Introduction to Python
Week 5
ZOOM LINK: https://ualberta-ca.zoom.us/j/94223003604
Well, you made it! This is the last week! So far you’ve learned how to use Python in Google Colab, we’ve talked about data types and structures, loops, function, programming best practices, and how to work with data in Python. Now, it’s time to put all that knowledge together and challenge yourself. Below is a problem set that we encourage you to work through independently. As with all programming, unfortunately the only way to truly begin to master a language is by practicing. We encourage you to take the time to try and answer each question. There is nothing here that we haven’t covered in class, but the data that you were provided via email are unique. Refer back to previous weeks to refresh your knowledge if need be.
The last in person session, Thurs. Nov. 5th, will be a drop-in help session where both Peter and Cole will be in the ZOOM during the usual time slot to assist you if you have problems. By Sunday, Nov. 08, there will be a series of videos posted here that will walk you through each question in terms of how to do it. We strongly encourage you to try the exercises yourself before you watch the videos. If you get stuck on a particular problem, feel free to watch the video for that problem, then continue trying the problems yourself.
If you have questions, please do not hesitate to contact us.
Problem Set:
A quick note before we jump in: THE INTERNET IS YOUR FRIEND!! You will likely find there are small pieces of code you need to write that we have not covered explicitly. That is okay, and we encourage you to take advantage of the wide variety of internet resources that exist (i.e. Stack Overflow) to look up solutions to your problems. It is almost never that you sit down as a programmer and just know off the top of your head to how write every single piece of code that goes into a larger program.
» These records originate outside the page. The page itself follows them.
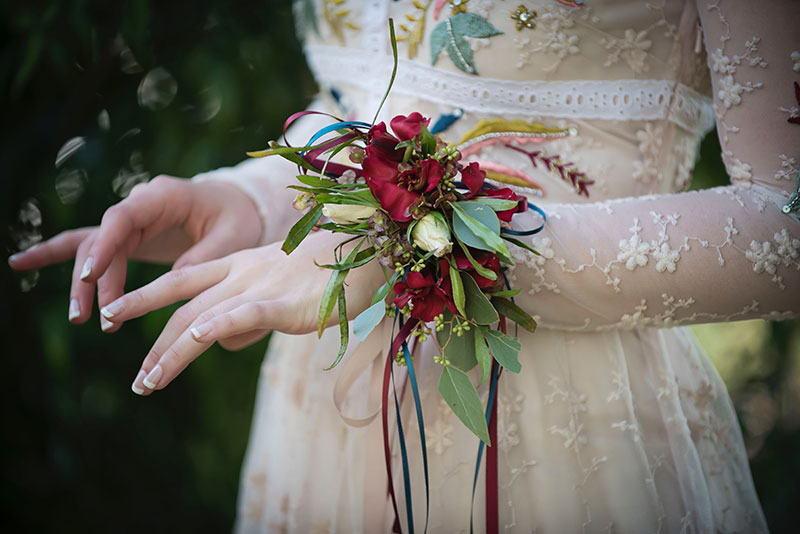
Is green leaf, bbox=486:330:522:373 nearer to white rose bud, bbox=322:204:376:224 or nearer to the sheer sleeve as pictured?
white rose bud, bbox=322:204:376:224

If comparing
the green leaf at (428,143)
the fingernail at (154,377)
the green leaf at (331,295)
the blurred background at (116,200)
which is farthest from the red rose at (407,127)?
the blurred background at (116,200)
You will need to look up pieces here and there, so getting practice doing that here is important.
As our final task for this workshop, we are going to call on the principles that we have discussed in the first four sessions. Here we provide you with a large fake raw data set about flu cases, one that is too large to edit manually. The data were (hypothetically) collected at different times, so you will notice that it comes in two different files. Please note these data are fake and are purely for the purposes of you to practice on. To ready the data for the analysis, begin by doing the following:
Question 1 Download and read in both CSV files to your Colab Notebook. Feel free to take a peek at the data using some of the functions we have discussed.
Question 2 Bind the data frames together, adding a new column that delineates observations from the first data frame from observations from the second.
Question 3 Clean up the data by removing any rows that contain NA values.
To cement the best practice use of functions, we’ll be writing two functions to help us perform some summary statistics on our data. To do this, we’ll note here that a ‘helper’ function is the name of a function that is usually embedded inside another, larger and more general function, for the purposes of streamlining the function writing process, and breaking the entire operation into manageable chunks.
Question 4 Write a helper function that takes in a level (type string) of the ‘Location’ column and returns the mean of ANY numeric column (type float) subset to only that level. NOTE: this helper function has to be able to work no matter the numeric column passed
Question 5 Write a larger function that uses the helper function and produces 3 lists:
a) A list with all the unique values of the categorical ‘location’ column hint: you can do this with: df[column_name].unique()
b) Two lists with all the mean values of the numeric columns ‘patient_age’ and ‘severity’ at each level of the categorical column
Once the three lists are created, inside the function, using the code provided, coerce these lists into a Pandas dataframe. Have the function as a whole return the dataframe.
dataframe = pd.DataFrame(list(zip(list_1, list_2, list_3)),
columns = ['column_name_1', 'column_name_2', 'column_name_3'])
NOTE: you will need to change the column names and list names to represent what you called those objects in your function.
Question 6 Once the functions are written, write a minimum of three doctests for the helper function. NOTE: reminder that for each test, the function will need some values to ‘test’, so you will need to include the lines of code providing those values in the actual test. Refer to the provided content summary on testing if you need a refresher on this.
When writing your functions, make sure to adhere to coding best practices, and don’t forget to write docstrings and comments within all your functions. Additionally, pay attention to the efficiency of your code. We are working with semi-large data, and this code should not take overly long to run.